HARRISBURG, Pa. (AP) – Motorists on the Pennsylvania Turnpike soon will have a financial incentive to use E-ZPass, following approval of a new toll schedule that sets higher rates for people who pay with cash.
The turnpike commission voted Tuesday to increase rates by 10 percent for cash customers, but only 3 percent for those who use E-ZPass, currently about two-thirds of all turnpike vehicles.
When the new rates take effect on Jan. 2, it will be the first time that E-ZPass users will pay less than others for the same trip.
The turnpike has increased rates seven times in 70 years, including two increases in the past year and a half.
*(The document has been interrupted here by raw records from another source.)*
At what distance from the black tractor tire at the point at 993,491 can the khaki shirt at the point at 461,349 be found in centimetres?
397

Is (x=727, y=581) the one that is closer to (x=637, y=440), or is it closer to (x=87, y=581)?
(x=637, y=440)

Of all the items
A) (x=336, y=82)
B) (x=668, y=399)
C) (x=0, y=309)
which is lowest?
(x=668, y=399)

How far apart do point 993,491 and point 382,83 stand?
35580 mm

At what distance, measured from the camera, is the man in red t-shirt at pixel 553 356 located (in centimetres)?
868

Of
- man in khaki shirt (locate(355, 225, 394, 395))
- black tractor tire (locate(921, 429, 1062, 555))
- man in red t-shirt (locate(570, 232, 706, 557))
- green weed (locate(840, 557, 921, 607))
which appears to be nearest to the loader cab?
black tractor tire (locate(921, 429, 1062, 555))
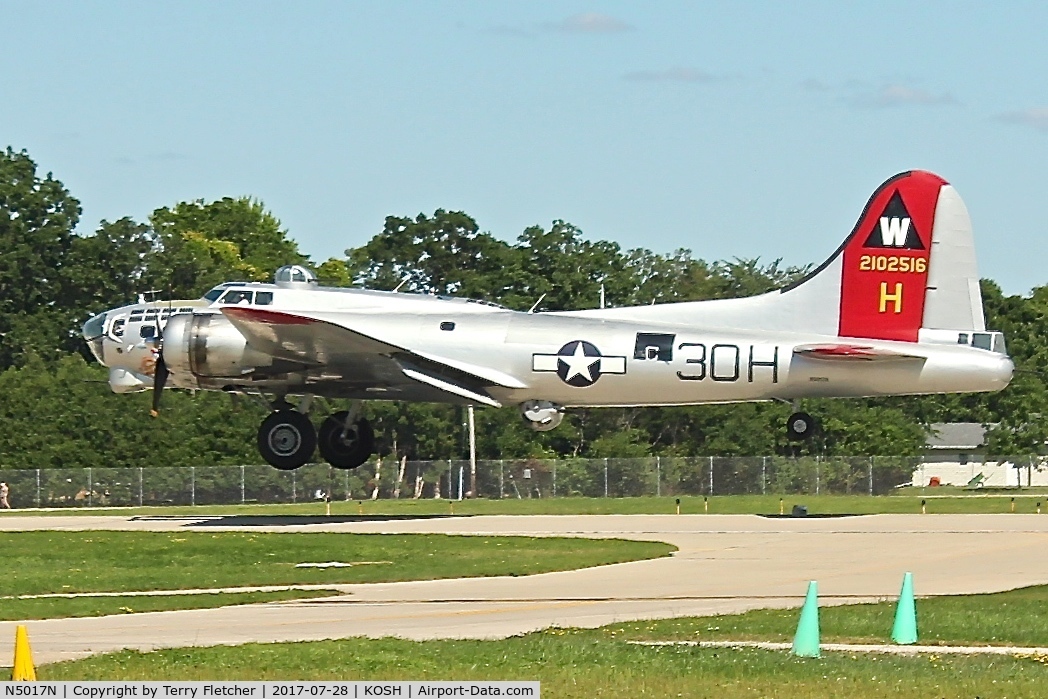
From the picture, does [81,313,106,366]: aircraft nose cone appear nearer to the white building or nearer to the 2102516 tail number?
the 2102516 tail number

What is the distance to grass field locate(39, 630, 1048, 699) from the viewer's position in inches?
687

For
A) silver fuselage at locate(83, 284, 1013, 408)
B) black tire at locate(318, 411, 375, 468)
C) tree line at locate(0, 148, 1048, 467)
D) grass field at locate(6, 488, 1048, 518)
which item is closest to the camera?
silver fuselage at locate(83, 284, 1013, 408)

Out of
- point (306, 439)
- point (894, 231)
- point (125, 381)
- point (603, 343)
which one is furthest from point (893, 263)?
point (125, 381)

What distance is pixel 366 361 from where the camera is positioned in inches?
1672

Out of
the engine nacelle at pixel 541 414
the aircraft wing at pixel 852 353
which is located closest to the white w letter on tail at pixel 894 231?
the aircraft wing at pixel 852 353

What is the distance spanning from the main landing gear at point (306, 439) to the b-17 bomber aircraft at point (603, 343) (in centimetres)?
5

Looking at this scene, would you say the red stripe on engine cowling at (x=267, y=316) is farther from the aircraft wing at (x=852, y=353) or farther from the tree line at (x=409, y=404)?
the tree line at (x=409, y=404)

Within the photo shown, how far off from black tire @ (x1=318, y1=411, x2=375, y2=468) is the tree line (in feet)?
70.7

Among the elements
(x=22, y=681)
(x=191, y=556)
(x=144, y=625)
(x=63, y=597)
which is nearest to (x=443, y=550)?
(x=191, y=556)

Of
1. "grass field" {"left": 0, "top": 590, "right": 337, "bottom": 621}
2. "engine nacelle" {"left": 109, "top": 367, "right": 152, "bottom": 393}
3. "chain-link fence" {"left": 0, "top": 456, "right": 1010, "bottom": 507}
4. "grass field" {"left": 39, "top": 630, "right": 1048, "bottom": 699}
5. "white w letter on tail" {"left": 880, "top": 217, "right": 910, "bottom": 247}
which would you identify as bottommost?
"chain-link fence" {"left": 0, "top": 456, "right": 1010, "bottom": 507}

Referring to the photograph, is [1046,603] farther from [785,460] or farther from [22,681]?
[785,460]

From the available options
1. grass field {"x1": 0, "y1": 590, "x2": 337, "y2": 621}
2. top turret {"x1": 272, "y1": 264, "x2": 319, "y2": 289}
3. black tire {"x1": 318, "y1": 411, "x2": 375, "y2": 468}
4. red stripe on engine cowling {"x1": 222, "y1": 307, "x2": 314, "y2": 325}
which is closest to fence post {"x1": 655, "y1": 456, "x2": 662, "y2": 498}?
black tire {"x1": 318, "y1": 411, "x2": 375, "y2": 468}

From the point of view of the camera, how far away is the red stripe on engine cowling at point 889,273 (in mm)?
41469

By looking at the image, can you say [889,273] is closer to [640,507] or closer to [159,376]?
[640,507]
Tolls rose 3 percent at the start of 2010, and were increased 25 percent in January 2009.
The turnpike estimates the higher fees will produce about $35 million a year.
Annual toll increases were called for in a July 2007 state law that dedicated billions to fund the state's roadwork and bridge repair needs, and authorized the addition of tolls to Interstate 80 although federal regulators have rejected the I-80 plan.
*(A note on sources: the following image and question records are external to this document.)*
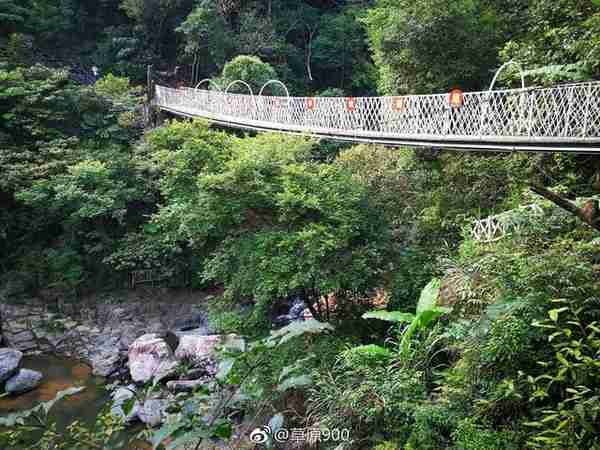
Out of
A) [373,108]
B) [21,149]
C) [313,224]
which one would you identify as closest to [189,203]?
[313,224]

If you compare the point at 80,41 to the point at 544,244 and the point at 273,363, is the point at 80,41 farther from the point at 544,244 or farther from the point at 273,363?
the point at 544,244

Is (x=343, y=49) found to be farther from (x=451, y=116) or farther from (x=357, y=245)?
(x=357, y=245)

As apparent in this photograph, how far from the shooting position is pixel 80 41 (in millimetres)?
16078

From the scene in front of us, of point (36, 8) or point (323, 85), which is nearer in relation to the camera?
point (36, 8)

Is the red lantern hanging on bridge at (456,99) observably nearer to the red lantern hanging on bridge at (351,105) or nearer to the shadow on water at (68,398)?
the red lantern hanging on bridge at (351,105)

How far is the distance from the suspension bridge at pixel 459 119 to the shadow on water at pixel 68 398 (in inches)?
190

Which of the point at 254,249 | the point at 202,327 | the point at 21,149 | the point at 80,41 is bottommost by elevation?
the point at 202,327

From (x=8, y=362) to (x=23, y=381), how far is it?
424mm

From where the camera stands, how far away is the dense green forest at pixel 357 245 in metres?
3.01

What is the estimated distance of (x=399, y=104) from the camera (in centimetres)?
645

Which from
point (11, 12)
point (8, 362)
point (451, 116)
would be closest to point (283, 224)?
point (451, 116)

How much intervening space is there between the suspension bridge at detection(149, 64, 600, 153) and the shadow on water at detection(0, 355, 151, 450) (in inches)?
190

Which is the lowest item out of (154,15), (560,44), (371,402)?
(371,402)

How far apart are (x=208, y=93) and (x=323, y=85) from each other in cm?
724
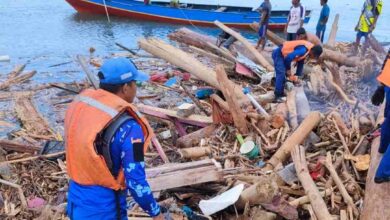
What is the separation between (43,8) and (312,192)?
28502mm

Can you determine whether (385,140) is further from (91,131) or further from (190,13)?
(190,13)

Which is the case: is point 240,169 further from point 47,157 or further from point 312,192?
point 47,157

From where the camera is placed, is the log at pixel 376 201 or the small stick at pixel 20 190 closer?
the log at pixel 376 201

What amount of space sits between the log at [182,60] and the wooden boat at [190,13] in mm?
14076

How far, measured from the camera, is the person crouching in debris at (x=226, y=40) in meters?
12.8

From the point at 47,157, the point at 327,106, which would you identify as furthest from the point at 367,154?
the point at 47,157

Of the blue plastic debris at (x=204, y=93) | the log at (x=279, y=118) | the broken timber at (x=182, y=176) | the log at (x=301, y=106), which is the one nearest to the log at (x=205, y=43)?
the blue plastic debris at (x=204, y=93)

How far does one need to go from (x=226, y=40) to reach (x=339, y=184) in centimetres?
857

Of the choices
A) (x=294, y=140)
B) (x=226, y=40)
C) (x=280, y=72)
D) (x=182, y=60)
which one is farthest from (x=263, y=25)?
(x=294, y=140)

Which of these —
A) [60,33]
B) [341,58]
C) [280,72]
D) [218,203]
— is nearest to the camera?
[218,203]

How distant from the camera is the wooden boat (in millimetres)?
24078

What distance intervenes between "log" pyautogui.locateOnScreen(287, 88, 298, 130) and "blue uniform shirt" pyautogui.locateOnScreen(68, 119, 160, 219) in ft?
13.8

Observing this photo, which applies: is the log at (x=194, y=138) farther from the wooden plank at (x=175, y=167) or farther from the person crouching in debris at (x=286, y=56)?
the person crouching in debris at (x=286, y=56)

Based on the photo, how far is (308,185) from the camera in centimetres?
494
Under that law, known as Act 44, the turnpike must provide $450 million a year to the state government for the next 47 years.
"I want to make it clear to our customers and to all Pennsylvanians that we've done our best to streamline operations and become more efficient, especially after the economic downturn," turnpike chief executive Joe Brimmeier said in a written statement.
He said the agency has cut about 200 jobs in the past decade and reduced expenses for such items as conferences, travel, utilities and building security.
Tolls on the turnpike depend on how far a motorist drives.
The new rates for cash customers will be rounded to the nearest nickel, and for E-ZPass customers to the nearest penny.
One exception will be the Findlay Connector, Interstate 576, near Pittsburgh International Airport.
Those coin-machine fares will not change.
The Pennsylvania Turnpike manages more than 1.2 million of the 20 million E-ZPass transponders currently in use across the country.